In conclusion, the evolution of aortic remodeling in type B dissection remains an open issue. The new devices and endovascular technique can help to improve the aortic remodeling particularly in the long term follow-up.


References

  1. Boufi M, Patterson BO, Grima MJ, Karthikesalingam A, Hudda MT, Holt PJ, et al. Systematic review of reintervention after thoracic endovascular repair for chronic type B dissection.

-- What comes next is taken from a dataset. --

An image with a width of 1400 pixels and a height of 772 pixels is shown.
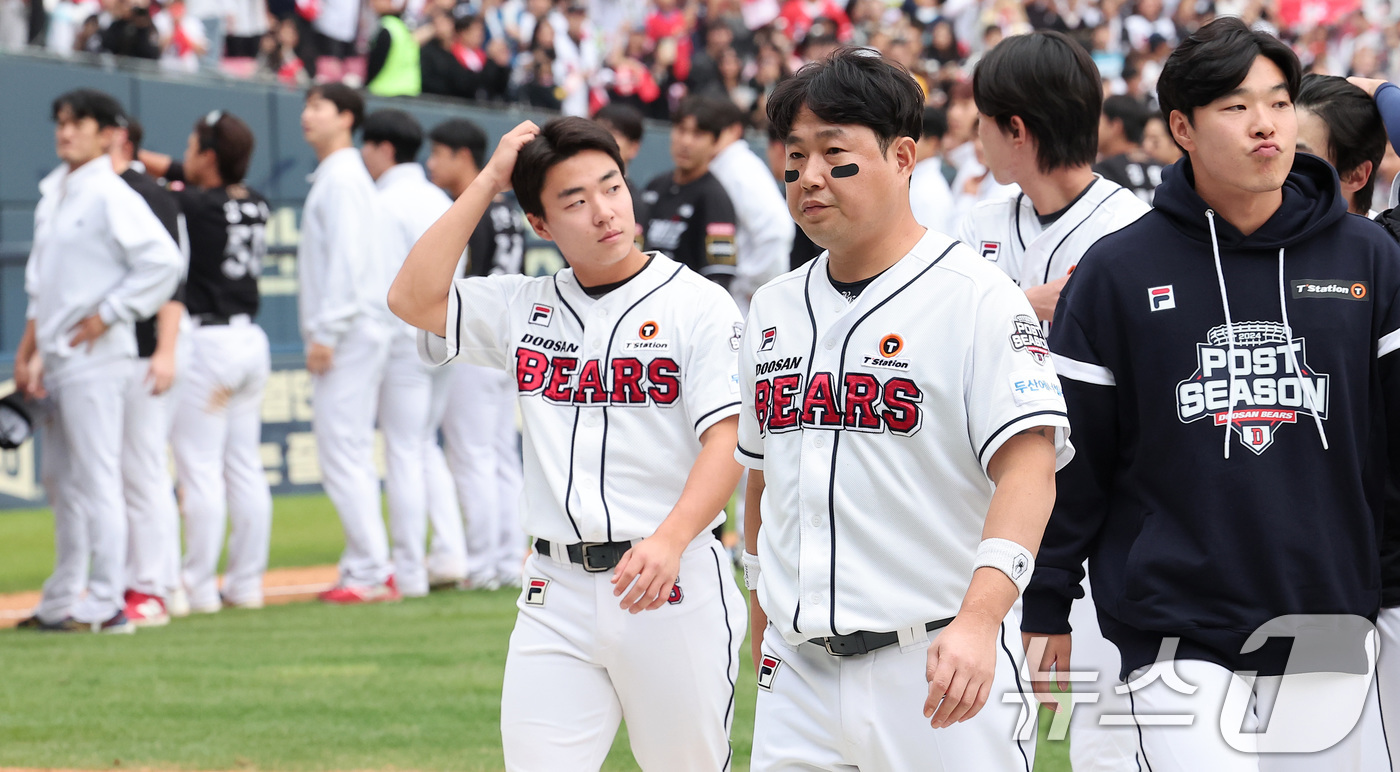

Ann Thorac Surg. 2017;103(6):1992-2004.
  2. Lombardi JV, Cambria RP, Nienaber CA, Chiesa R, Mossop P, Haulon S, et al. Aortic remodeling after endovascular treatment of complicated type B aortic dissection with the use of a composite device design. J Vasc Surg. 2014;59(6):1544-54.
  3. Hofferberth SC, Boston RC, McLachlan CS, Mossop PJ. Stent-assisted balloon-induced intimal disruption and relamination in aortic dissection repair: the STABILISE concept. J Thorac Cardiovasc Surg. 2014;147(4):1240-5.
  4. Melissano G, Bertoglio L, Rinaldi E, Mascia D, Kahlberg A, Loschi D, et al. Satisfactory short-term outcomes of the STABILISE technique for type B aortic dissection. J Vasc Surg. 2018;68(4):966-75.